> **提供テキスト**:
#####

この部の問題の縮図が「3人の関係性」の中にあることが明らかに〈中編〉横河電機株式会社
会社や自部門での関係性に対して“もったいない”と感じていたことからシステムコーチングを受けた方々がいます。横河電機株式会社マーケティング本部 事業開発センター エクスペリエンスデザイン部の部長・髙野直人さん、シニアエキスパートの古谷利器さん、伊原木正裕さんの3人です。
>>前編:システムコーチングを通じて「チーム」という概念になった
仲が悪いわけでも、特に大きな問題があるわけではないと思っていた皆さんがシステムコーチングを受けて、明らかになったことがありました。
【中編】この部の問題の縮図が「3人の関係性」の中にあることが明らかに
チームで問題にあたるという考え方が自分たちの中にはなかった
――皆さんは「この3人」のシステムや「エクスぺリエンスデザイン部」というシステムをこれまでどのように見ていたのですか?
伊原木さん:システムコーチングの初回で、コーチの村松さんから「皆さんは、チームとして問題にあたることについてどう思っていますか?」と言われたことが衝撃でした。実は、チームで問題にあたるという考え方が自分たちの中にはなかったんです。部長はちゃんといるし、それぞれ役割を果たしているし、割り振って責任ある仕事をしているし。一つのチームという考え方で何かを捉えたことはありませんでした。

#####

> **データ行**:
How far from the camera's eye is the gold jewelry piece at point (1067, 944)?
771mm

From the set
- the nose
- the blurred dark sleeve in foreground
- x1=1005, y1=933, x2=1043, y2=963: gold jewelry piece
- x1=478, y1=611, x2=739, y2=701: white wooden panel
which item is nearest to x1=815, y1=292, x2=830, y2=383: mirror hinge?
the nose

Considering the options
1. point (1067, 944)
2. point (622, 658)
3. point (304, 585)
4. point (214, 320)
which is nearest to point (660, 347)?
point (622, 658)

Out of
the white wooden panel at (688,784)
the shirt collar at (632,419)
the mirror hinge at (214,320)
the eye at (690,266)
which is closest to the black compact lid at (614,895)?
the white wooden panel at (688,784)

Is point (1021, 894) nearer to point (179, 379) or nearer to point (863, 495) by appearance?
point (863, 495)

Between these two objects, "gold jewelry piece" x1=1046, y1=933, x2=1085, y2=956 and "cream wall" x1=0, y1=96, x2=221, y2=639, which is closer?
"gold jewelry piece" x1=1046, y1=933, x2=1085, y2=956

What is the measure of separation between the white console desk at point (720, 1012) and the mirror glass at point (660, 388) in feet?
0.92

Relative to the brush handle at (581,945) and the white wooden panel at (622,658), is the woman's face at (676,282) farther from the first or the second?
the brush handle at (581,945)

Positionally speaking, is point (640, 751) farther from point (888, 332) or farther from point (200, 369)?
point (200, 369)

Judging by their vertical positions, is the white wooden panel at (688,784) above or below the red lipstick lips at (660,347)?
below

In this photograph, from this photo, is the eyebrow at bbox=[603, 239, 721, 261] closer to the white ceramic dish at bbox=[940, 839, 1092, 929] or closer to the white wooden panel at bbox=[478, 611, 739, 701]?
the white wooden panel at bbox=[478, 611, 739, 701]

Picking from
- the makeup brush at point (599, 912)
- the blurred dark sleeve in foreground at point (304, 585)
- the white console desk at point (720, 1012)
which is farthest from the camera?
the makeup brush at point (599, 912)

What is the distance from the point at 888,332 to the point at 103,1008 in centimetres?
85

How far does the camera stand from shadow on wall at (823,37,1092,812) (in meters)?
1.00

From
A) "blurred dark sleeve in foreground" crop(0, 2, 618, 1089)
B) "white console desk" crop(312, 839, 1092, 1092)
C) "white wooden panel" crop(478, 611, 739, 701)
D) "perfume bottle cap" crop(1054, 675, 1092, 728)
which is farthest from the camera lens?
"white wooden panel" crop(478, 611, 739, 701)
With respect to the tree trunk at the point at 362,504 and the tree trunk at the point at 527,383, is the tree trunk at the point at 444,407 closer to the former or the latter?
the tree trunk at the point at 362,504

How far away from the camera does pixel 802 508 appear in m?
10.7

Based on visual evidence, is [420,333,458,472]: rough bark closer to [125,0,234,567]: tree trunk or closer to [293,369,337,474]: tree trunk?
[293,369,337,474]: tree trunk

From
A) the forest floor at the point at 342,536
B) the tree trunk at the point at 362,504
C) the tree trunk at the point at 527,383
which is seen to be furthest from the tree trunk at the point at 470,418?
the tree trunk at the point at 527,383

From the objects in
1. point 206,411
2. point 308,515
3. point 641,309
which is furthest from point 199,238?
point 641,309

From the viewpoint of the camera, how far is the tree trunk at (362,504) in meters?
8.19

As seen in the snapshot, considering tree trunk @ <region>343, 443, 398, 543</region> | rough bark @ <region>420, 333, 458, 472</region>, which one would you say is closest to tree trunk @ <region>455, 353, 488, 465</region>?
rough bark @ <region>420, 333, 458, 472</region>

#####

> **指示文 1**: システムコーチングの記事で、エクスペリエンスデザイン部の部長を務めているのは誰か。
> **指示文 2**:
次の(a)〜(c)がシステムコーチングの記事の内容と合うかどうか、それぞれ「はい」か「いいえ」で答え、判断の根拠となる記事中の語句を引用せよ。
(a) 3人は横河電機株式会社のマーケティング本部に所属している。
(b) 伊原木さんたちには、以前からチームで問題にあたるという考え方があった。
(c) コーチの名前は村松さんである。
> **指示文 3**: システムコーチングの記事を、最後の文の続きから書き継いでください。
データは提供テキストとは別の資料である。

> **回答 1**: 髙野直人さん。

> **回答 2**:
(a) はい。「横河電機株式会社マーケティング本部」
(b) いいえ。「チームで問題にあたるという考え方が自分たちの中にはなかったんです」
(c) はい。「コーチの村松さん」

> **回答 3**:
髙野さん:伊原木さんが言ったように、自分のセグメント、ラインというものがある程度決まっていて、そこが不可侵な状態というか。お互いにそれぞれがアウトプットを出せば、それが組織としてのアウトプットになっていくという、単純な足し算だと思っていたんです。実は、そこには“バトンゾーン”のようなオーバーラップするところがなくて、一緒に走るみたいな感じで。そのバトンを渡していくことが、この3人の中ではどうだったのだろうというところは、システムコーチングが始まってすぐに気づいたところです。
古谷さん:関係性がすごく悪いということはもちろんありませんが、部長として1on1をやっていた時に、皆さんいろいろ話してくれていると思っていたのですが、髙野さんや他の人から「〇〇さんがこんなことを言っていたよ」と言われることがあって。「聞いていないな」と思うことがありました。
また、「これ以上先は、マネージャーで決めてください」とか、「これについては、マネージャーのほうで判断してください」と言われることもありました。境界線を引かれるところは課題だと思いましたね。
さらに言えば、この3人の中でも本音を言っていないのではないかと思うことがありました。自分自身は何でも話しているつもりですが、自分の感情については話していないんですね。これは、コーチングを受けている時もよく言っていたのですが、自分の感情について発言するのは自分自身あまり良くないことだという思いがあって。そういう発言は無意識のうちに閉じ込めていたところがありました。こうしたいろいろな面から課題は感じていました。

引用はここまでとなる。